#### [TASK REQUIREMENTS]
Return every line of the data below that includes the string "hartebeestred".

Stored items

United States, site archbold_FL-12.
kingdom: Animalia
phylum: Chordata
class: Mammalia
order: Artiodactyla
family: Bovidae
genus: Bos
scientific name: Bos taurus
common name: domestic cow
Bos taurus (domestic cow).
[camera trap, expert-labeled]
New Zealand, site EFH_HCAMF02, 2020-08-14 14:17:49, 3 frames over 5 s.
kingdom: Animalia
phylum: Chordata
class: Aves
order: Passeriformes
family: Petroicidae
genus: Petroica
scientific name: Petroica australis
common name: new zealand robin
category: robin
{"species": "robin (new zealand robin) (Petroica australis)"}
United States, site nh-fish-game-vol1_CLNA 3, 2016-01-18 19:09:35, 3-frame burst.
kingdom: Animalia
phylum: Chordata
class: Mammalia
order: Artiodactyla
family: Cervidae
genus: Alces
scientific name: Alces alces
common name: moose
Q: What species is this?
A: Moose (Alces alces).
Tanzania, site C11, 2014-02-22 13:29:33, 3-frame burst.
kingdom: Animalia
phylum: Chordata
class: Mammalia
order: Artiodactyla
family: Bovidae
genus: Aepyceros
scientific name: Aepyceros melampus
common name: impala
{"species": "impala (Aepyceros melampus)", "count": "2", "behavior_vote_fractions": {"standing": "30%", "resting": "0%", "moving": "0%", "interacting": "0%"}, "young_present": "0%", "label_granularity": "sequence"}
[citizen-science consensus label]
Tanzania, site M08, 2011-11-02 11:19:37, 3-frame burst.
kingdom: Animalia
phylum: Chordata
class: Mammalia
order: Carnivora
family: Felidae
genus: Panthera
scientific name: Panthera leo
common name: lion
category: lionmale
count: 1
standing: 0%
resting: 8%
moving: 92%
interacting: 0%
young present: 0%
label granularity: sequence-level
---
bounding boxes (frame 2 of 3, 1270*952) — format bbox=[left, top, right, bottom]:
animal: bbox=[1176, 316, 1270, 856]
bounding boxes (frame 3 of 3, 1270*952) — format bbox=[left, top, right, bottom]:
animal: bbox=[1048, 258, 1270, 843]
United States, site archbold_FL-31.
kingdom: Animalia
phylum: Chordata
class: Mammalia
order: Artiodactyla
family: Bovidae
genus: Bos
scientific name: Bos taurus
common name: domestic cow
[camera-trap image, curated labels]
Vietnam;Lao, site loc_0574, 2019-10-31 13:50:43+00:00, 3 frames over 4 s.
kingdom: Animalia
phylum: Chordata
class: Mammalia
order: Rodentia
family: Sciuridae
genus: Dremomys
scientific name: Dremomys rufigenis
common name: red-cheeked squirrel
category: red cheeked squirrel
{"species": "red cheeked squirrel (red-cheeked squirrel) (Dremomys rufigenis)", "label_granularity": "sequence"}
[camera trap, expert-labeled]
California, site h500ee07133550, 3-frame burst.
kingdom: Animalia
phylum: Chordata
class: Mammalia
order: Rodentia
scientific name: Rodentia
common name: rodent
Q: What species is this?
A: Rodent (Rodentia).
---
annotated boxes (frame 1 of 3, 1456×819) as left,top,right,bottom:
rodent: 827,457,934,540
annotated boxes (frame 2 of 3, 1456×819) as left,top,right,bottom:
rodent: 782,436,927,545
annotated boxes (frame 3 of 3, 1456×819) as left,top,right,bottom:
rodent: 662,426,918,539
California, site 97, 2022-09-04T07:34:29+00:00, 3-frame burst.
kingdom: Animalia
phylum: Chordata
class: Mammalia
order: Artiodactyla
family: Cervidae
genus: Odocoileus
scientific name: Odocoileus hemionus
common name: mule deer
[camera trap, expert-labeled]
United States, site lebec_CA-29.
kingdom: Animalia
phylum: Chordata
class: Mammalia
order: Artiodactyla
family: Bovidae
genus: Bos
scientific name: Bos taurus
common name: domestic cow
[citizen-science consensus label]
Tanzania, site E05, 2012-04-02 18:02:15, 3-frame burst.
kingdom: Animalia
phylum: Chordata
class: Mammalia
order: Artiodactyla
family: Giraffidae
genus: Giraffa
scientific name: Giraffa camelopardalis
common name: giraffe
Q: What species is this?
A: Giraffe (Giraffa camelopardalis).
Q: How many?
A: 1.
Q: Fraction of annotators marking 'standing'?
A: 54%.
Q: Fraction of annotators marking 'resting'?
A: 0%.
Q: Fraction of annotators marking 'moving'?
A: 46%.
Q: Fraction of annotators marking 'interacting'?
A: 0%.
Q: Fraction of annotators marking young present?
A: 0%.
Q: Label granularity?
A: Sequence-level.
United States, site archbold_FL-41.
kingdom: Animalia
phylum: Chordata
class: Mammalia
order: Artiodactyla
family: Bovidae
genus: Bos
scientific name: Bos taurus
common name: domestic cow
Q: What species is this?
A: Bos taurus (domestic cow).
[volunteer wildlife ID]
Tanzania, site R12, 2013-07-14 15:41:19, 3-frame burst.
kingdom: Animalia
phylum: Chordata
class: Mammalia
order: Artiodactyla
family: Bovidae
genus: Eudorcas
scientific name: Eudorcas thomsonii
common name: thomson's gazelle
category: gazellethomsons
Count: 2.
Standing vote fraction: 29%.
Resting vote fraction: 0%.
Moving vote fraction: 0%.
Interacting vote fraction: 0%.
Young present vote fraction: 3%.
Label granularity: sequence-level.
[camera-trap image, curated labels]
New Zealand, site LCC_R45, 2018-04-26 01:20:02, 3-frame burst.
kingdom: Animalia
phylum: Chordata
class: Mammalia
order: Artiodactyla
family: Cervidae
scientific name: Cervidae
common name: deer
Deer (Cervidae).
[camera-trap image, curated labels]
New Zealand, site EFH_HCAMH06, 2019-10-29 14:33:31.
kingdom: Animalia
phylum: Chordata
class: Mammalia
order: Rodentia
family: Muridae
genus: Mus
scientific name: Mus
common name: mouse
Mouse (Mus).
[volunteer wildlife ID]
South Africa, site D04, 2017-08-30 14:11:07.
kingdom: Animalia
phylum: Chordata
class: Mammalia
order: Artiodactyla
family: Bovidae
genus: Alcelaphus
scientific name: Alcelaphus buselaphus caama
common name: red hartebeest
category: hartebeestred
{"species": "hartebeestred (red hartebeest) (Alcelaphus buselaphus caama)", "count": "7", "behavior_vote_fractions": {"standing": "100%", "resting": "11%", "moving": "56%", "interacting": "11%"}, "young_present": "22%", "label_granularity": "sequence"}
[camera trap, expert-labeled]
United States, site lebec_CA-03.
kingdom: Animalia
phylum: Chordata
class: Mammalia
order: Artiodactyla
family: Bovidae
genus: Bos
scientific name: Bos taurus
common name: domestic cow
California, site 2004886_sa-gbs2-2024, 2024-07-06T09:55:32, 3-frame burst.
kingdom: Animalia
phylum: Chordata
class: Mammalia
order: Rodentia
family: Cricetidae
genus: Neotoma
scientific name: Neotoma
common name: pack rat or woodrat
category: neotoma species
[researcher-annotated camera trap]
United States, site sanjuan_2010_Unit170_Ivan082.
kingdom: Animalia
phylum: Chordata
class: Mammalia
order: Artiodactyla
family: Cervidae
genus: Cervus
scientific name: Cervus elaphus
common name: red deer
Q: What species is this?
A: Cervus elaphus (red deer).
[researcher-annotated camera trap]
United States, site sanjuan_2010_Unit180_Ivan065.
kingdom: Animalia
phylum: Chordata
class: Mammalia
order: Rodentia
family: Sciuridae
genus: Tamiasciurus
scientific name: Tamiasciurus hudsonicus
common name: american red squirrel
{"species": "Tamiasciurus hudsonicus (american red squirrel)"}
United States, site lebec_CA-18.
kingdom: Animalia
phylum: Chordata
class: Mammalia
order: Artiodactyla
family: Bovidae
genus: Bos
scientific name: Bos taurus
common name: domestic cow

#### [RESULT FOR THIS EXERCISE]
category: hartebeestred
{"species": "hartebeestred (red hartebeest) (Alcelaphus buselaphus caama)", "count": "7", "behavior_vote_fractions": {"standing": "100%", "resting": "11%", "moving": "56%", "interacting": "11%"}, "young_present": "22%", "label_granularity": "sequence"}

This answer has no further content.